Step 1: Scan the link with a trusted online tool
One of the easiest ways to investigate a suspicious link is to scan it with an online reputation tool such as VirusTotal.
Follow this process:
- Right-click the suspicious link and copy the URL
- Open VirusTotal
- Paste the URL into the search box
- Submit it and wait for the scan results
- Review the detection count, domain information, and any community feedback
Open-source intelligence, or OSINT, means collecting and analyzing information from public sources. In this case, we use public threat intelligence and reputation services to help judge whether a link is suspicious.
How to interpret the results
The scan result is useful, but it is not the whole story.
Use this rule of thumb:
- If the detection count is 0, the link may be low risk, but that does not guarantee it is safe
- If several vendors detect it, treat it as suspicious or malicious
- If only one or two vendors flag it, pause and gather more context before deciding
There is no tool that can guarantee a website is completely safe. A clean scan only means there is no strong public signal at the moment. New phishing sites often appear before scanners catch them.
Step 2: Verify with more than one source
Do not rely on a single service if the situation matters. Cross-checking helps reduce false positives and false negatives.
You can compare results using other tools and references such as the resources listed in List of Free Cybersecurity Tools and Resources.
As a simple decision guide:
- If multiple reputable tools show no detections, the risk is lower
- If multiple tools flag the same URL or domain, treat it as unsafe
- If the results are mixed, do not assume it is safe just because most tools are quiet
Mixed results usually mean you need more context.
Step 3: Investigate deeper when the result is unclear
Sometimes a link gets a low detection count like 1 or 2. That does not automatically mean it is harmless or dangerous. It means you need to look closer.
Look at the domain carefully
Ask yourself:
- Is the domain spelled correctly?
- Is it pretending to be a known brand?
- Does it use odd subdomains like
brand-login-security.example.com? - Does the URL contain random strings, urgent words, or suspicious file names?
Check the community feedback
VirusTotal also includes a Community tab where users may leave comments about a domain or URL.
This can help you answer questions like:
- Has this domain been reported for phishing or abuse before?
- Is it a tracking or ad-tech domain rather than a direct malware host?

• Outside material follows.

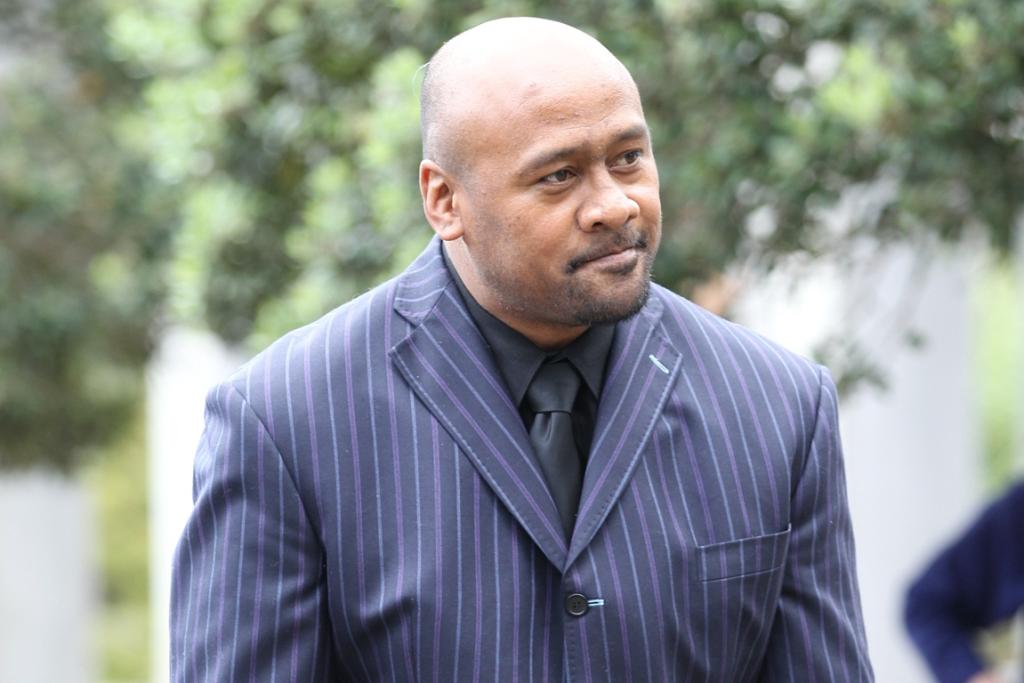 Rugby great Jonah Lomu arrives at the funeral of Sir Paul Holmes.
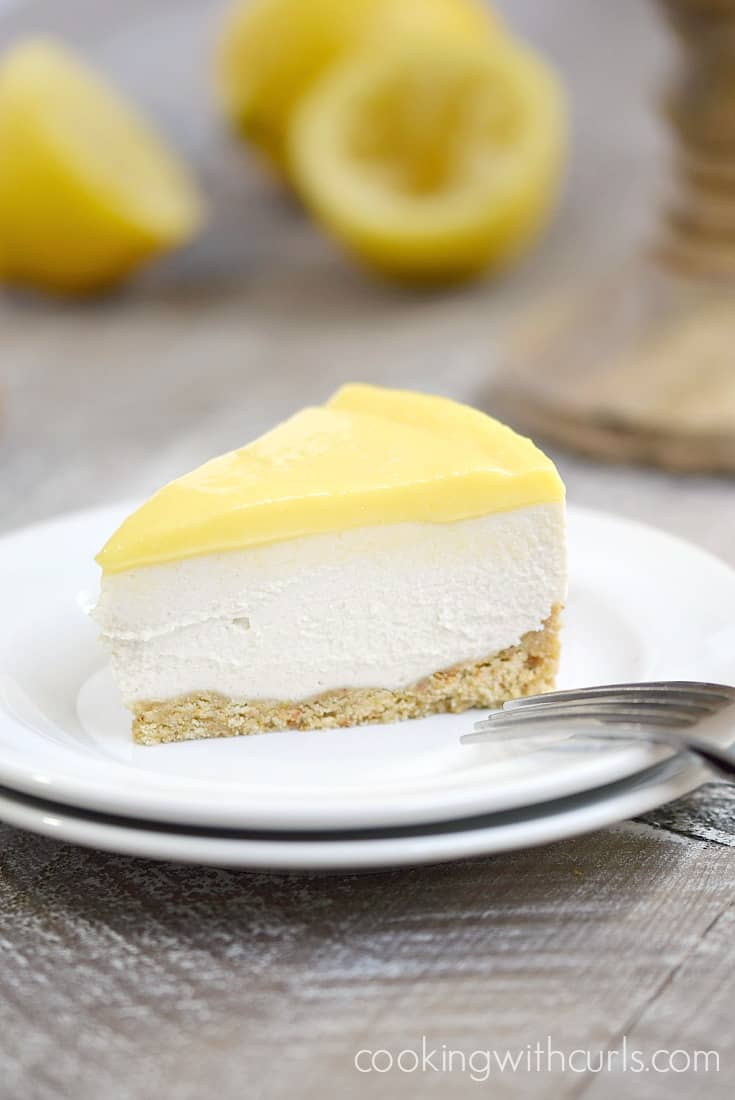A slice of this thick and creamy Paleo Lemon Cheesecake is the perfect way to end a healthy meal | cookingwithcurls.com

- Are other analysts warning people not to trust it?
To check it:
- Open the result page in VirusTotal
- Click the Community tab
- Read the comments carefully and treat them as supporting context, not absolute proof

In the example above, the scan result is clean, but the community discussion suggests that dtscout[.]com is used for tracking and analytics. That does not automatically make it malware, but it does change how you should think about the domain. A clean detection score does not always mean a domain is trustworthy or appropriate to allow.
A practical way to make a decision
Here is a simple approach you can use in real situations:
- If the link is clearly malicious, block or report it
- If the link is suspicious and the purpose is unclear, do not open it
- If the link appears clean but still feels unnecessary or untrusted, avoid it anyway
- If you are checking a work-related link, ask your IT or security team before visiting it
This last point matters. In many cases, the best decision is not to prove a link is safe. It is to decide that you do not need to click it.
Quick checklist
Before opening any unfamiliar link, run through this checklist:
- Copy the URL instead of clicking it
- Scan it with VirusTotal
- Check at least one or two additional sources
- Look closely at the domain name and structure
- Read any community comments or reputation notes
- If anything still feels off, do not open it
Final thoughts
Checking suspicious links is a useful skill because most attacks do not look dramatic. They look ordinary. A fake sign-in page, a shipping notification, or a document share link can be enough to trick someone who is moving too fast.
The goal is not to become perfect. The goal is to slow down, verify what you can, and avoid giving attackers an easy win.